Mario Picozzi è medico, del Dipartimento di Biotecnologie e Scienze della Vita dell’Università dell’Insubria. Gli abbiamo posto alcuni interrogativi.
La vicenda del dj Fabo e il dibattito in Parlamento sulla legge riguardante il fine vita ripropongono un tema che da anni viene dibattuto molto sui mass media e social e poco in Parlamento. Come mai? Credo siano venuti meno i luoghi culturali e prepolitici dove ci si possa confrontare seriamente, dicendo ognuno le proprie ragioni. Sono temi che occorrerebbe masticare prima che diventino norma, che è sì generale ed astratta ma che comunque nasce da un comune sentire. I giornali e i mass media in genere sono più portati a rilanciare la notizia eclatante e spettacolare, ma non c’è sintesi. E’ quindi comprensibile la difficoltà in cui si trovano i parlamentari a legiferare su questi temi.
Dal punto di vista clinico cosa si intende per eutanasia? E’ la richiesta di un malato fatta a una terza persona di porre fine alla sua vita poiché la ritiene non più degna di essere vissuta a causa delle sofferenze.
La legge oggi in Parlamento introduce forme o possibilità di eutanasia? Si può dare la morte sia facendo qualcosa – un’iniezione letale -, sia non facendo, rinunciando o sospendendo un trattamento. Le legge in discussione non prevede la prima fattispecie, mentre è prevista la possibilità che il paziente rifiuti qualsiasi trattamento. Si apre qui il tema se ogni rifiuto o sospensione sia un atto eutanasico o la legittima richiesta di rinuncia a trattamenti sproporzionati. Ed è su questa questione che occorre riflettere, tenendo conto che vanno tenuti distinti, anche se non separati, il piano giuridico e quello morale.
E’ quindi diverso parlare di rinuncia alle cure? Magari al fine di evitare l’accanimento terapeutico? Dal punto di vista giuridico il soggetto ha l’ultima parola, per cui può rinunciare ad ogni trattamento. Dal punto di vista morale ove i trattamenti siano sproporzionati, ovvero i rischi e i gli oneri psico-fisici siano superiori ai benefici attesi, è legittimo chiedere di non iniziare o sospendere le cure. Quindi non ogni rinuncia comporta un atto eutanasico. Una possibile traduzione giuridica di questo principio potrebbe essere che un soggetto che abbia una patologia a prognosi infausta, senza alternative terapeutiche, può rinunciare o chiedere di sospendere i trattamenti.
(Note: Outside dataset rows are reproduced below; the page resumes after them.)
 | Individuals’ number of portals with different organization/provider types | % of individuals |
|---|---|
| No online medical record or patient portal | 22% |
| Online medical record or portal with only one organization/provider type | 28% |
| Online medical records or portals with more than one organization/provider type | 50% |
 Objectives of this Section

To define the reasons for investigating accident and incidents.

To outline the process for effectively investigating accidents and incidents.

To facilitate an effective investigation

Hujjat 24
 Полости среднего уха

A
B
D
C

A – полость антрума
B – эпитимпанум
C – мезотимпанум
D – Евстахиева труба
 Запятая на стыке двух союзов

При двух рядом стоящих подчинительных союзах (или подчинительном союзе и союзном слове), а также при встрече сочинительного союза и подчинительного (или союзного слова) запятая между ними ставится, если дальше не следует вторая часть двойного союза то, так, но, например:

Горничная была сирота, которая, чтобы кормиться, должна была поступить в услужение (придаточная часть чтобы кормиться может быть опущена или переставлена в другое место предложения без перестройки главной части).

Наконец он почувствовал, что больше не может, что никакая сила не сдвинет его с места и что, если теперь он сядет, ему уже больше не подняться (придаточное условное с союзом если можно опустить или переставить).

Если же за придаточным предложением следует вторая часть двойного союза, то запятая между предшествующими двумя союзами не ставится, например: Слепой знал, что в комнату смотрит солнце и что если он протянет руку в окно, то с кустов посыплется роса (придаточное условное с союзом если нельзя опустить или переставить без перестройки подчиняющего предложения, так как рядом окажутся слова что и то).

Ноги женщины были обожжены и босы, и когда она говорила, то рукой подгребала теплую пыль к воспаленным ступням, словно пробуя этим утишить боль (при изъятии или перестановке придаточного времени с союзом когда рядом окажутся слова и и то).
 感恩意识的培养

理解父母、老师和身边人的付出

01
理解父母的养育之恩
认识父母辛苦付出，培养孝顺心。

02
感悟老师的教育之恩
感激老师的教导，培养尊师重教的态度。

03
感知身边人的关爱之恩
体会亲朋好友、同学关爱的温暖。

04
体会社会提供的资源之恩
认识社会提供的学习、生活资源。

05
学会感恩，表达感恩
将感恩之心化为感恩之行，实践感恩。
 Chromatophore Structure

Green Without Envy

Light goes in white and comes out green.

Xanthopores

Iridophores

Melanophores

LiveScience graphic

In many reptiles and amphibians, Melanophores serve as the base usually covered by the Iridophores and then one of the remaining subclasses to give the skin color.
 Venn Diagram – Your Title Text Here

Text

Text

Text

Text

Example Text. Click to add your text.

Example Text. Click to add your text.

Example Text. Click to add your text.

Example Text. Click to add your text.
La persona potrà scegliere per una dichiarazione anticipata di volontà, ma essa può vincolare il medico a seguirne le indicazioni? Il rischio è quello di voler burocratizzare la vita, immaginando che paziente e medico siano due estranei. Ciò che maggiormente rileva nelle dichiarazioni anticipate o nella pianificazione delle cure è il percorso che porta a prendere determinate decisioni. All’interno di una buona relazione, sarà possibile dare garanzie di rispetto della volontà del soggetto precedentemente espressa.
Ma in una prospettiva di invecchiamento della popolazione non c’è il rischio che per motivi economici di spesa le cure comunque diminuiscano per anziani e cronici? Il tema è reale, nell’equilibrio fra acuzie e cronicità. Però questa deriva non è scontata: in questo senso occorre ripensare al tema delle cura e della presa in carico delle fragilità in termini antropologici e culturali, perché essi informino le scelte politiche in ambito sanitario.